## WORK TASK:
There is material below. Print exactly the lines starting at the line with "Des élèves dans" and ending at the line with "Двое петербуржцев угнали", ends included, and no others.

## EXERCISE INPUT:
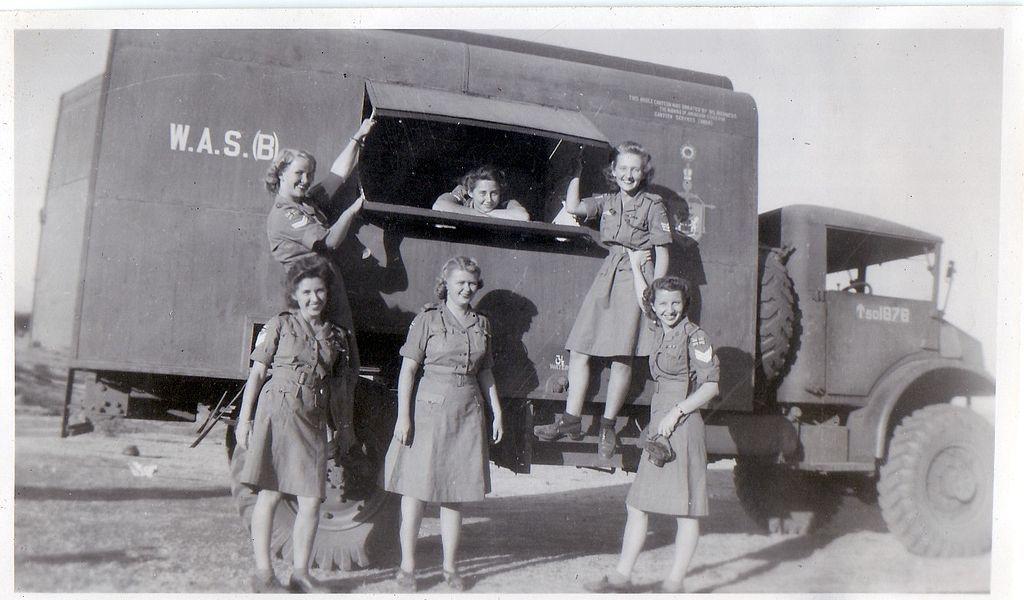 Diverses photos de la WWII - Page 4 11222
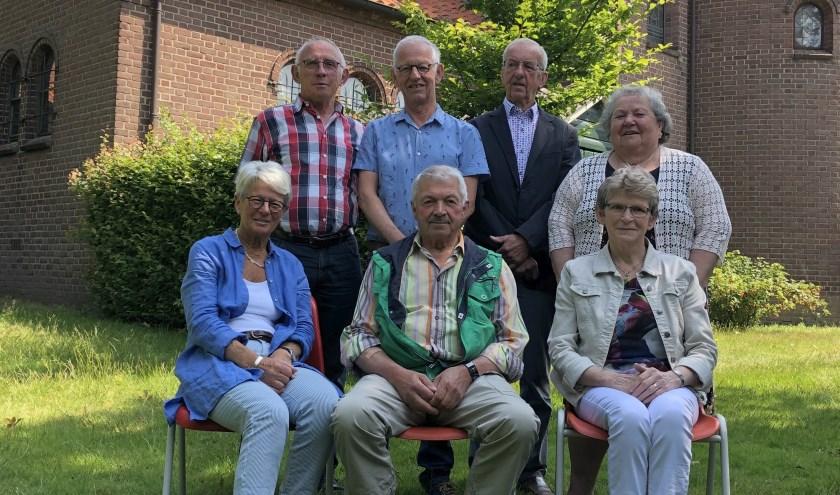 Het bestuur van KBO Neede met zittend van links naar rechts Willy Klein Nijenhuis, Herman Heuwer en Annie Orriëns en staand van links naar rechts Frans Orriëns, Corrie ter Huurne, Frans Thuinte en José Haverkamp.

...

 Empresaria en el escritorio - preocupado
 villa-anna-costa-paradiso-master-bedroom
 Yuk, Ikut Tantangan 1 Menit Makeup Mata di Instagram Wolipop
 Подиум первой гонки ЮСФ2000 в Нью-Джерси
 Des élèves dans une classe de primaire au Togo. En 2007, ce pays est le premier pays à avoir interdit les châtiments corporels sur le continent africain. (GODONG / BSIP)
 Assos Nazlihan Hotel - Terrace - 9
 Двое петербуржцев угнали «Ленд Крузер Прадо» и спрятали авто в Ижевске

## RESPONSE TO THIS EXERCISE:
 Des élèves dans une classe de primaire au Togo. En 2007, ce pays est le premier pays à avoir interdit les châtiments corporels sur le continent africain. (GODONG / BSIP)
 Assos Nazlihan Hotel - Terrace - 9
 Двое петербуржцев угнали «Ленд Крузер Прадо» и спрятали авто в Ижевске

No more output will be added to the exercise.